Cette rhétorique reflète davantage le volontarisme de ses défenseurs qu’une quelconque réalité de la société québécoise. Par quelle symbiose mystique parviennent-ils à déceler le contenu véritable des valeurs de cette majorité ? Force est de constater qu’ils y projettent leurs propres préférences, leurs propres conceptions de la vie bonne, postulant qu’elles font l’objet d’un vaste consensus.

La deuxième forme que prend le discours des valeurs communes erre non pas par ce type de projection, mais plutôt par un excès d’abstraction. Afin d’identifier des valeurs qui seraient véritablement communes derrière le foisonnement des modes de vie qui coexistent dans l’espace public, il y aurait un consensus sur des énoncés formulés abstraitement, comme la démocratie, les droits, la liberté, le pluralisme et l’égalité des hommes et des femmes. Les valeurs qui figurent dans la « Déclaration portant sur les valeurs québécoises » que doivent maintenant signer tous les immigrants au Québec sont de ce type.

Être en faveur de la démocratie, des droits : rien de plus louable. Mais quelle est l’extension précise de ces droits ? Comment définir les limites concrètes de la liberté religieuse ? De la liberté d’expression ? Il en va de même pour la valeur que représente indiscutablement l’égalité des hommes et des femmes. Qu’implique précisément cet engagement, au-delà du respect des lois ? Lorsqu’il s’agira de répondre concrètement, le pluralisme de la société québécoise mettra en évidence des façons inévitablement diverses de le faire. Le pluralisme des valeurs exige non pas que nous tentions de réduire cette diversité, mais que nous trouvions des moyens de dialoguer et de prendre des décisions communes qui ne gomment pas artificiellement notre diversité. C’est à l’ouverture, à la tolérance et au respect mutuel que nous convie le pluralisme qui est au fondement de nos institutions démocratiques.

Car ce pluralisme des valeurs au sein de la société québécoise n’est pas un défaut. Au contraire, c’est un signe de la vitalité de nos institutions démocratiques et de la robustesse des protections que nous accordons aux libertés civiles. Il faudrait s’inquiéter si notre société était effectivement aussi consensuelle que le prétendent les chantres des valeurs communes.

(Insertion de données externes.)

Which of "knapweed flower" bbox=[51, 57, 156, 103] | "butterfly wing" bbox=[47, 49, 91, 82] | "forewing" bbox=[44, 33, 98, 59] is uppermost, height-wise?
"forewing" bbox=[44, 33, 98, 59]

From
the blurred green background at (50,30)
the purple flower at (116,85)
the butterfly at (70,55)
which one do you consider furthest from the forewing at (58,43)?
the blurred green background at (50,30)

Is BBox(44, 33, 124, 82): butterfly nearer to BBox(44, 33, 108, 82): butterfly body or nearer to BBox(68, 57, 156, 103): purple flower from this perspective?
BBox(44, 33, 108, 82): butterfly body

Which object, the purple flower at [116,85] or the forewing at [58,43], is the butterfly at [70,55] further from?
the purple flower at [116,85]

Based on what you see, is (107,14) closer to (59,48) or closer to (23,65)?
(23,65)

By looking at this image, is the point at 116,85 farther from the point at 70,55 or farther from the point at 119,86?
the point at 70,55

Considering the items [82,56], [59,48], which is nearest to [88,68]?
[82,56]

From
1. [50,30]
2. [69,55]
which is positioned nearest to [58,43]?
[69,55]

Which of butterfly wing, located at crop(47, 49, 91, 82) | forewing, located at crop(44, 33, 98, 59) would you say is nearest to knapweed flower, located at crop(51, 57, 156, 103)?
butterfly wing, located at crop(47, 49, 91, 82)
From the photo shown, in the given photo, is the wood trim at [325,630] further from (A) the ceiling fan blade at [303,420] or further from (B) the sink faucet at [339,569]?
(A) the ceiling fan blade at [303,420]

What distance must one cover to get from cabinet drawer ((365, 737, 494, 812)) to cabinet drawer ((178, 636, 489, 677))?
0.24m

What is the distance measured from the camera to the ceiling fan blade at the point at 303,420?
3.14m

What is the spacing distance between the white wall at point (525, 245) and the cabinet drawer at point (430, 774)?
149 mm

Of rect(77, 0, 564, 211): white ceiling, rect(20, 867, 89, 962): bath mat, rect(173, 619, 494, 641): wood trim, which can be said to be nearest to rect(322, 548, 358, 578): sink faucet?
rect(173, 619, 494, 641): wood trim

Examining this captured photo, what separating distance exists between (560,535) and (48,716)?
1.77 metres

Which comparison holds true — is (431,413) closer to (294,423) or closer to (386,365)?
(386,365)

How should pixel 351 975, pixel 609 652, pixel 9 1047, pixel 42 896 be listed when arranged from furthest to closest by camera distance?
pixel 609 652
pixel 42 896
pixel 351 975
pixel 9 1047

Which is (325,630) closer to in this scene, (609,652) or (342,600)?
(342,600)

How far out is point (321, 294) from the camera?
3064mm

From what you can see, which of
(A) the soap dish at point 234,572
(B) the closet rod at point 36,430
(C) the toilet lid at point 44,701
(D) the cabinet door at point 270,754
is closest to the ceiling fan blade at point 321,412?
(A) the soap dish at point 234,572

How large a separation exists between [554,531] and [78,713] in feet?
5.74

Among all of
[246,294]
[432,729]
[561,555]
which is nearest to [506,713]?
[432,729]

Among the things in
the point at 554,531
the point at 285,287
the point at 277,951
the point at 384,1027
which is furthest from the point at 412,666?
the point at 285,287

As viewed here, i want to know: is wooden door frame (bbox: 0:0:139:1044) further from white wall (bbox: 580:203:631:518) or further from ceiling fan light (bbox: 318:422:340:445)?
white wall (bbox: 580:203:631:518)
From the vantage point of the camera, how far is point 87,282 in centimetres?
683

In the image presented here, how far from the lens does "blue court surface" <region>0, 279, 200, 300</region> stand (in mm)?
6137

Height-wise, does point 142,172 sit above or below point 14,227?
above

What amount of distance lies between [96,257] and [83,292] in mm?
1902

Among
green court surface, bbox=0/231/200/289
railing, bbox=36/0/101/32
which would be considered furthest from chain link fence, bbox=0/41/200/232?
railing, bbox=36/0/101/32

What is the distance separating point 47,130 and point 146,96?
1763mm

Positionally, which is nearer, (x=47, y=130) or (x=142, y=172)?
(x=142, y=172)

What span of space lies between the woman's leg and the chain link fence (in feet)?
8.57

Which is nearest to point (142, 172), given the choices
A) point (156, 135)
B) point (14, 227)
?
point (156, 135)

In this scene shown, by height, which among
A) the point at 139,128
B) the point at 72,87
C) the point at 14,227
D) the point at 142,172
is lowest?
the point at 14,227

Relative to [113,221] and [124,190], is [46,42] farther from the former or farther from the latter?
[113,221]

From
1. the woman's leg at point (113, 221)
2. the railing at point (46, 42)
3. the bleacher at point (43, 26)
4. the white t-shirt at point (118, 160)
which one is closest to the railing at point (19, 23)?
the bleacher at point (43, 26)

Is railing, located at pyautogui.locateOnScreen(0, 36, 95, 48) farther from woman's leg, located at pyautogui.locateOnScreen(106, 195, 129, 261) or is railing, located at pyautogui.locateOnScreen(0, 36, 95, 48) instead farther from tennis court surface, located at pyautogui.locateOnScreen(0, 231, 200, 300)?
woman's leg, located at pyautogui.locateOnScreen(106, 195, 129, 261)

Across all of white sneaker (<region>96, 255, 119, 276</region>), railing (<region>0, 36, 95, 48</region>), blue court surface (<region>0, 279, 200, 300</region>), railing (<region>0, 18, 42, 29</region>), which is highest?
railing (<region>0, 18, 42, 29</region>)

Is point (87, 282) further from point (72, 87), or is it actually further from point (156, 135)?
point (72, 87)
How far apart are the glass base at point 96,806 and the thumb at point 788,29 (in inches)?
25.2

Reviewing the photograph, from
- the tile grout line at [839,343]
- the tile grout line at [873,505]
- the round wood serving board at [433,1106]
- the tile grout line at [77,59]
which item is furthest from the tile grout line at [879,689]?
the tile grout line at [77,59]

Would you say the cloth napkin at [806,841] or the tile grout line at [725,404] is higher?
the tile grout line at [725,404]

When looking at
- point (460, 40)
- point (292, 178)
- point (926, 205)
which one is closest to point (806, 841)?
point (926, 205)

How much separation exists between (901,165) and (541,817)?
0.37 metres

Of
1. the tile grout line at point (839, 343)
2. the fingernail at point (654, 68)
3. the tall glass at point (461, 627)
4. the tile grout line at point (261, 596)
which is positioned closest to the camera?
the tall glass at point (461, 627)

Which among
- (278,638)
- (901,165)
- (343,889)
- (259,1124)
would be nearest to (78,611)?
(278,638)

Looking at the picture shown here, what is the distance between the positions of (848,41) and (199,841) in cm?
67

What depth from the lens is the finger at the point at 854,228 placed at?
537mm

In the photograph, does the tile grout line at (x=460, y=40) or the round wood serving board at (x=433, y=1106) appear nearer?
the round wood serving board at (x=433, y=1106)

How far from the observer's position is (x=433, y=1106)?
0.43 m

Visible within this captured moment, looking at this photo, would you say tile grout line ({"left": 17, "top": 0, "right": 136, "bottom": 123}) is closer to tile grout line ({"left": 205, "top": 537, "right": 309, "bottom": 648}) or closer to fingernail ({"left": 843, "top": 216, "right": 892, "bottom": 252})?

Les chartes des droits et les institutions

Confiance dans nos institutions, disions-nous. Or, la « crise des accommodements raisonnables », qui fut à l’origine de la commission Bouchard-Taylor, fut aussi, pour certains, une crise des institutions. Elle reposait sur une une perception erronée : les droit et les tribunaux n’auraient pas démontré leur capacité à encadrer l’application des accommodements sur la base de valeurs et de principes importants, tels que l’égalité des sexes. Plusieurs étaient alors d’avis que seule une délibération de nature politique pouvait permettre de fixer des limites adéquates aux pratiques d’accommodement.

Nous croyons que le dialogue entre les institutions judiciaires et les institutions politiques est nécessaire. Ce dialogue est inscrit dans la logique même de nos institutions. Les droits énoncés dans les chartes québécoise et canadienne peuvent en effet être restreints par une règle de droit, dans des limites qui soient raisonnables et dont la justification puisse se démontrer dans le cadre d’une société libre et démocratique. Dans des cas « extrêmes », le législateur a même la faculté de déroger à certains droits ou libertés. Nous sommes donc loin du « gouvernement des juges » qui figure, de manière si prééminente, dans le discours de ceux pour qui « le droit a trop parlé ».

Il nous paraît périlleux de banaliser les textes fondamentaux que sont les chartes des droits. Or, c’est précisément ce que sous-entendent certains discours actuels, dans lesquels les chartes sont, d’une manière selon nous spécieuse, mises en concurrence avec d’autres valeurs. Sont convoqués ici, comme des contrepoids aux chartes, l’égalité entre les femmes et les hommes, la séparation de l’Église et de l’État, la primauté de la langue française et, selon un projet de loi récemment déposé par l’un des partis d’opposition à l’Assemblée nationale, le patrimoine historique du Québec. Le caractère tautologique de cette énumération mérite d’être souligné. Certains éléments (comme l’égalité hommes-femmes) sous-tendent déjà, en effet, des concepts juridiques généraux, tels que l’interdiction de la discrimination. De même, la séparation entre l’État et la religion : cette séparation, qui fut explicitement reconnue par nos tribunaux dès les années cinquante, a depuis été conceptualisée comme découlant des libertés fondamentales (conscience et religion) garanties par les chartes des droits. C’est donc faussement que certaines propositions font de la séparation de l’État et de la religion une valeur distincte, susceptible d’influer sur l’interprétation de la Charte québécoise. Et comment parler des valeurs québécoises sans évoquer aussi la protection des droits et libertés, la justice et la primauté du droit, la protection des minorités, la solidarité sociale, le rejet de la discrimination et du racisme ?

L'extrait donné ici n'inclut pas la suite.